WORK INSTRUCTION: Could you filter the records below down to the lines that include the word "matter"?

SOURCE MATERIAL:
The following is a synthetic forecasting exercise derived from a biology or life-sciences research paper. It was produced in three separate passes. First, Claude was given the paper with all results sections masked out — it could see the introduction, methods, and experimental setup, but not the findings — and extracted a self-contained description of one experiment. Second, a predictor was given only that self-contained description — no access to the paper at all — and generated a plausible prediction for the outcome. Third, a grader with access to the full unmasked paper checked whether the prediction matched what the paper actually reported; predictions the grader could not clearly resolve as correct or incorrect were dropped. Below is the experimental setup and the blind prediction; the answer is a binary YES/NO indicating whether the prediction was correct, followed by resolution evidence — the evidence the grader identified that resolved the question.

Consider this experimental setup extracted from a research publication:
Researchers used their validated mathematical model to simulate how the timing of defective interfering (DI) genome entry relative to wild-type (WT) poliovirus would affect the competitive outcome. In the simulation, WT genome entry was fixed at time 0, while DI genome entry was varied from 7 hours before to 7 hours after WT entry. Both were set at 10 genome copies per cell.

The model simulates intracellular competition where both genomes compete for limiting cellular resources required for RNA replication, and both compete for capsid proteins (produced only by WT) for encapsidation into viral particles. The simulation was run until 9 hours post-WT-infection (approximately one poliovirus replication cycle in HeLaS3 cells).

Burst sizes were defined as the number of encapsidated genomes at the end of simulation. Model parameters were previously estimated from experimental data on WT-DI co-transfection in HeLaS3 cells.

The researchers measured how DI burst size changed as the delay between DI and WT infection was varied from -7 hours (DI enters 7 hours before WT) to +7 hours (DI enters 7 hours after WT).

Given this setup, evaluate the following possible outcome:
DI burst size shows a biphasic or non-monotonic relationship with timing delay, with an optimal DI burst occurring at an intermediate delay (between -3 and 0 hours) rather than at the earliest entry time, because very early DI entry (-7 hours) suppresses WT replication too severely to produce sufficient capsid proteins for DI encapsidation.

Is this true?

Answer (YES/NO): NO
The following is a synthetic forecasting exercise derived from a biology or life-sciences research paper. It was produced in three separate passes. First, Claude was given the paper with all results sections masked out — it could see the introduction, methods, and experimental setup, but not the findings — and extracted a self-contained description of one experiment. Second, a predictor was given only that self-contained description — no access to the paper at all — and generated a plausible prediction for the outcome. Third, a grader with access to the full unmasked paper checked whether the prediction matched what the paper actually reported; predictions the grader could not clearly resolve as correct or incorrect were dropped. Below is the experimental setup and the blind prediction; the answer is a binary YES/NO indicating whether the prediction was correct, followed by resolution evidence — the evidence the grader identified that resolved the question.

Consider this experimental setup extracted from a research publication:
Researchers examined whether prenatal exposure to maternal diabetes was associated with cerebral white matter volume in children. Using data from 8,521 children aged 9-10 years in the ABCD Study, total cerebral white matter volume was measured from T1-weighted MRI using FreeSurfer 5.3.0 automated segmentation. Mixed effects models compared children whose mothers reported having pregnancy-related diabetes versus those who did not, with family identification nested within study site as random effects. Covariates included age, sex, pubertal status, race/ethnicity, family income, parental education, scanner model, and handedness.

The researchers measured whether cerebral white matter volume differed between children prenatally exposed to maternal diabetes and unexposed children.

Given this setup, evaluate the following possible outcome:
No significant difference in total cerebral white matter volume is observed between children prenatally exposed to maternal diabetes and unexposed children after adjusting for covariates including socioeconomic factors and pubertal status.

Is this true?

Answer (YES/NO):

SOLUTION:
Researchers examined whether prenatal exposure to maternal diabetes was associated with cerebral white matter volume in children. Using data from 8,521 children aged 9-10 years in the ABCD Study, total cerebral white matter volume was measured from T1-weighted MRI using FreeSurfer 5.3.0 automated segmentation. Mixed effects models compared children whose mothers reported having pregnancy-related diabetes versus those who did not, with family identification nested within study site as random effects. Covariates included age, sex, pubertal status, race/ethnicity, family income, parental education, scanner model, and handedness.
The researchers measured whether cerebral white matter volume differed between children prenatally exposed to maternal diabetes and unexposed children.
No significant difference in total cerebral white matter volume is observed between children prenatally exposed to maternal diabetes and unexposed children after adjusting for covariates including socioeconomic factors and pubertal status.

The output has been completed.